If the older legislators fail to deliver on this mandate, the new ones may come and start learning how to conduct the business of legislation and it may take time before they could understand the nature of any inconclusive bills previously debated by the 8th assembly. But if the job is done now, the President remains the same man who refused to give executive assent to the bill and will know what improvements he needs to see on the draft bill before he finally signs it into law.

There is a claim by the current legislators that they have been able to pass more bills than it has been done by tenure of the National Assembly since the country returned to democracy in 1999, but the most important one, the PIB has enjoyed only a partial passage of 25 percent, as only one out of its four segments has been passed, yet denied assent by the President.

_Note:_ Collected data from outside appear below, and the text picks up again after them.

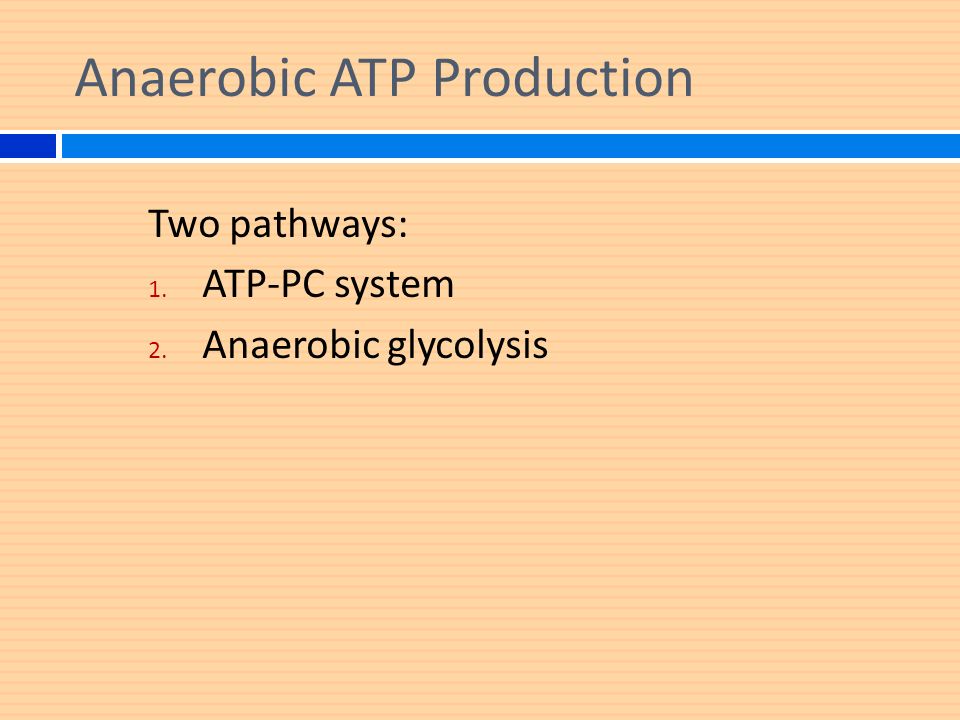 Anaerobic ATP Production

Two pathways:

1. ATP-PC system
2. Anaerobic glycolysis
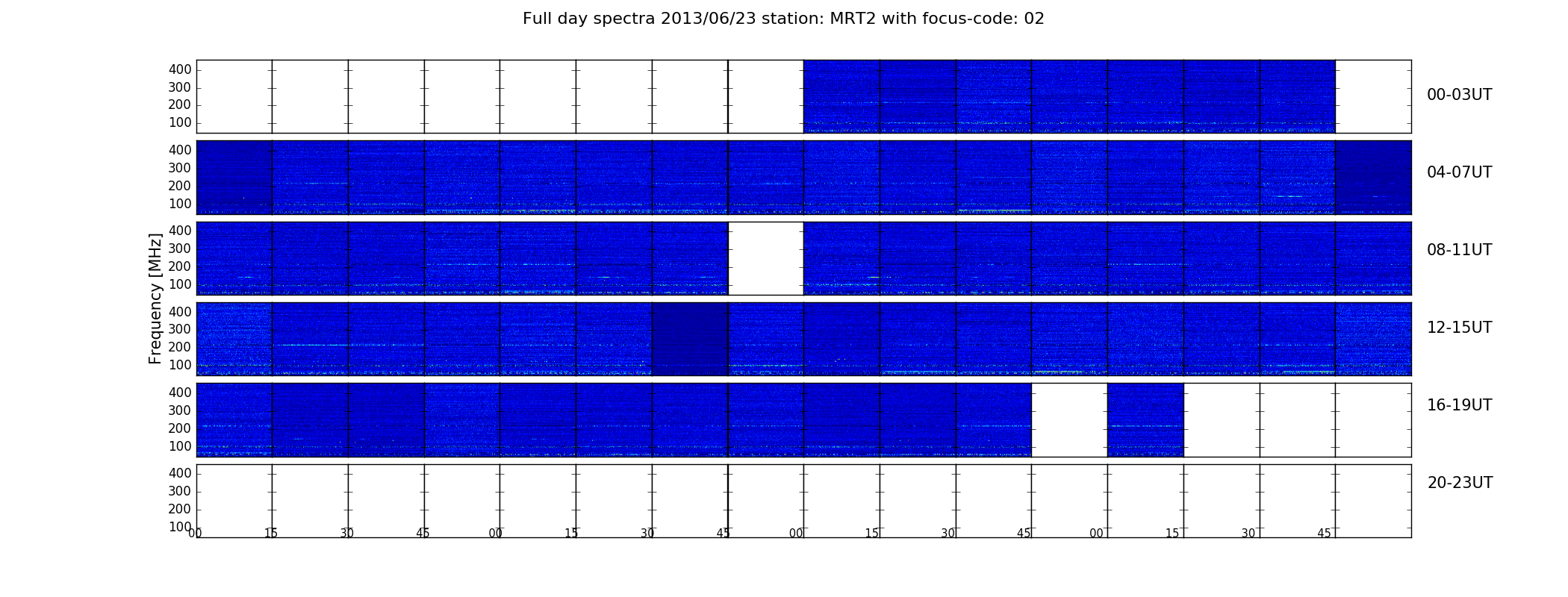 Full day spectra 2013/06/23 station: MRT2 with focus-code: 02

Frequency [MHz]

400
300
200
100
00-03UT

400
300
200
100
04-07UT

400
300
200
100
08-11UT

400
300
200
100
12-15UT

400
300
200
100
16-19UT

400
300
200
100
20-23UT

00 15 30 45 00 15 30 45 00 15 30 45 00 15 30 45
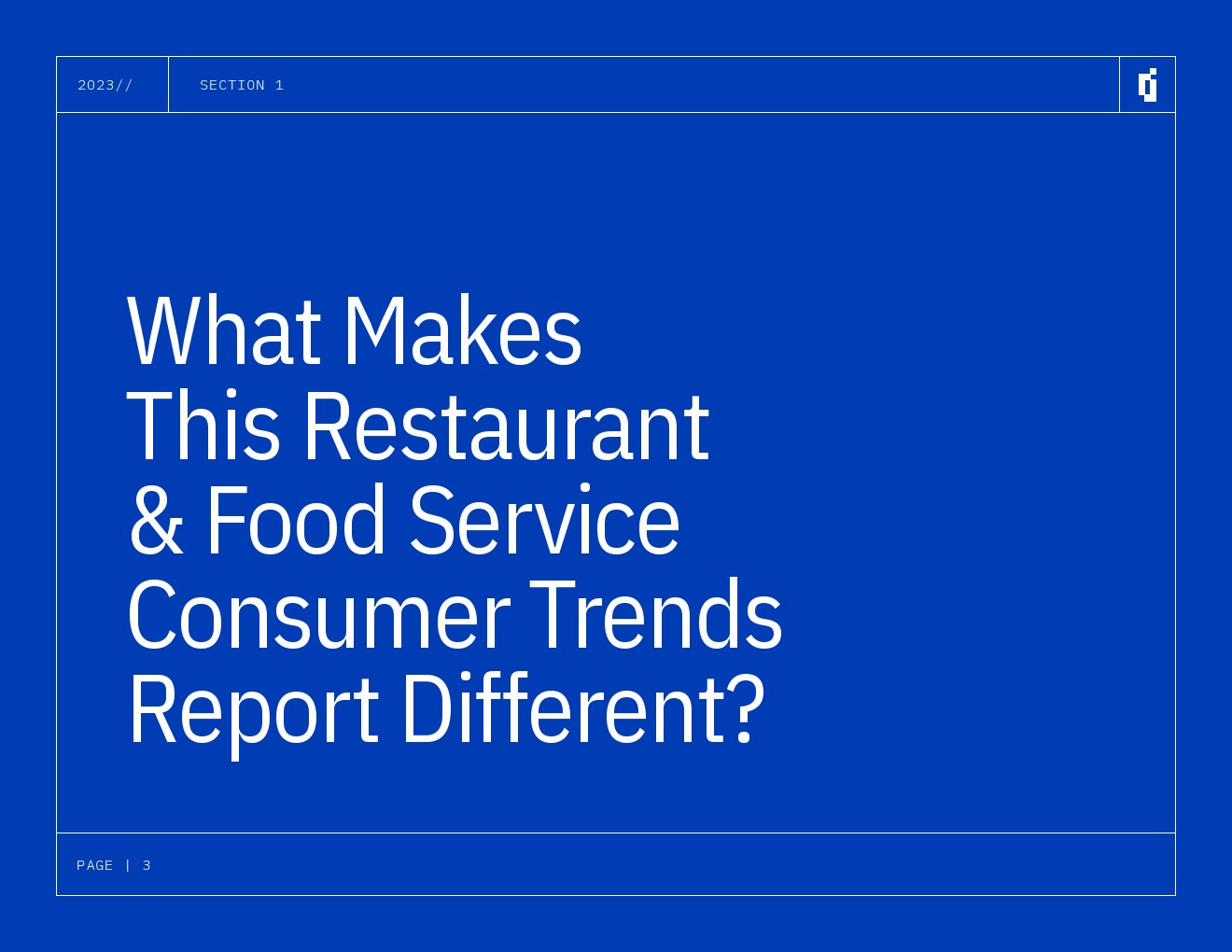 2023//

SECTION 1

What Makes This Restaurant & Food Service Consumer Trends Report Different?

PAGE | 3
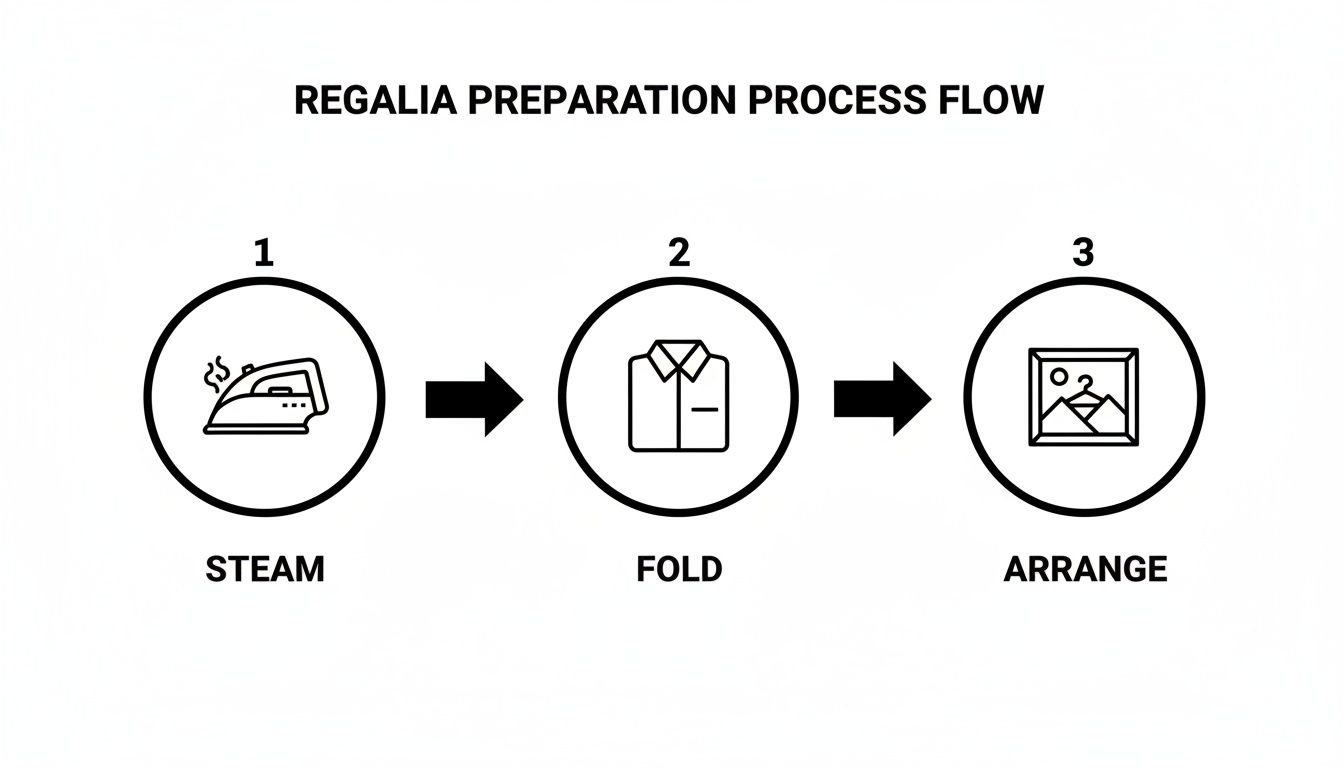 REGALIA PREPARATION PROCESS FLOW

1

STEAM

2

FOLD

3

ARRANGE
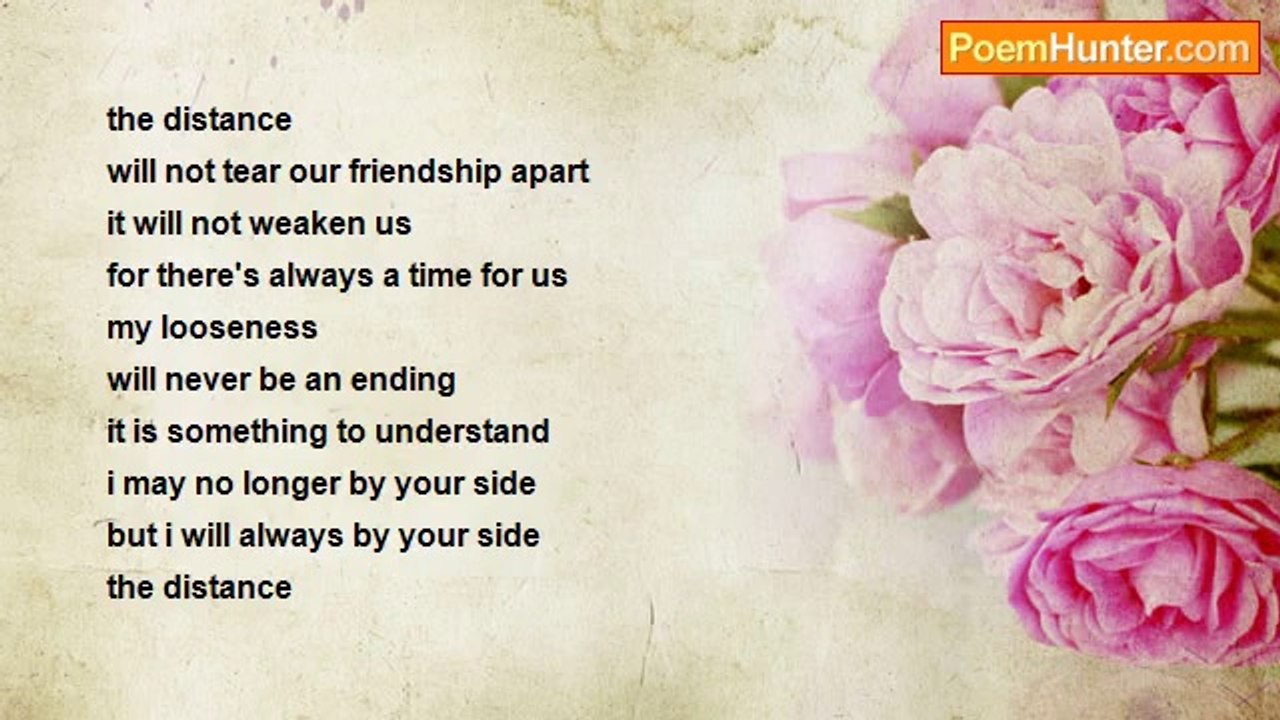 PoemHunter.com

the distance
will not tear our friendship apart
it will not weaken us
for there's always a time for us
my looseness
will never be an ending
it is something to understand
i may no longer by your side
but i will always by your side
the distance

The opportunity to proceed with speed on the PIB debate was missed during the early days of the 8th Assembly, when the federal lawmakers were trying to elect their principal officers and rather got distracted from their main function of lawmaking due to unnecessary legislature/executive tussles for political supremacy.

This unfortunate scenario eventually dominated most of the rest of the four years that are now coming to an end by the first week of June, when the Nigerian Senate is normally dissolved after a routine, four-year tenure for new or returning lawmakers to commence legislative business.

With less than 70 days to the expiration of the tenure of the 8th National Assembly, it is highly anticipated that they pass the Petroleum Industry Bill which has been on their table for far too long.

This will help boost the Nigerian economy, which majorly depends on foreign oil revenues for sustenance, and save the nation the estimated cost of business uncertainty, lack of clarity, and inadequate transparency mechanisms that, according to NEITI, reached more than $200 billion within a period of eight years.